I hope this is what you were after..

Let me know if i've totally missed the task :)

The code is tested but hand typed into this post since I couldnt cut and past from my vmware linux window (just set it up), so there could be typos, so if it doesnt work, look for a simple typo..

There is probably a more simple way to do this, but this is the first method that came to mind :)

Cheers

It's not really a database. It's more like a buffer... It's a bit complex to explain how/why am I using it. But for our matters, I am saving only one entry of:

name....surname....................telephone....id
.......hair color.........height.............................

in the same text file. So I can initially have:

Linus....Torvaldis....................123456....8373
.......brown.........1.75.............................

, in the textfile.

Then I have another process which reads a new variable, say, id, and put the new id instead of 8373. Each time this process is run, a new id is read, and replaces the older one, yet keeping the same structure and other field values. I need to keep the same spaces and everything as this data is passed to a serial terminal which will get confused if even a single character is shifted by 1.

So the new entry becomes:

Linus....Torvaldis....................123456....9999 (<-- new id)
.......brown.........1.75.............................

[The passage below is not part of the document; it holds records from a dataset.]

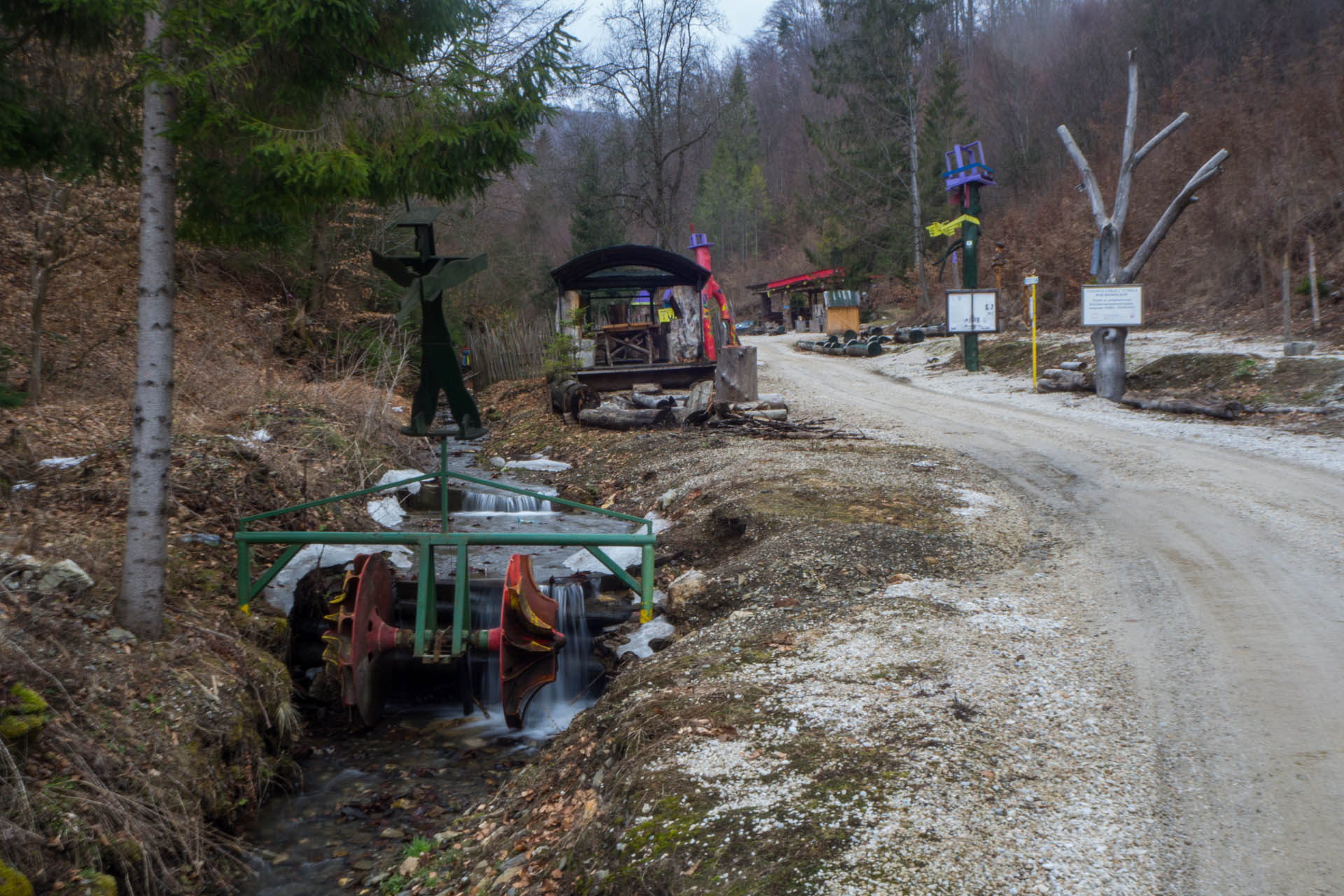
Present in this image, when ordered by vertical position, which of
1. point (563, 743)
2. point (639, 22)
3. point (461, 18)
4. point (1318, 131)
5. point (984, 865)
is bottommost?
point (563, 743)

Anyways, for now I've kept it simple, and have used the echo rudimentary technique. It works, but it's not generic. I'll try to find a better solution. Thanks ocularbob. We can close the case :)

think you now have two parts that might go rather nicely together. :)
im about to go use some of what mr_seg posted in a couple of my own scripts.
there's alot of learning going on here....

Well guys it was really nice discussing these techniques with you. I'm sure many other readers are appreciating it. Thanks again guys.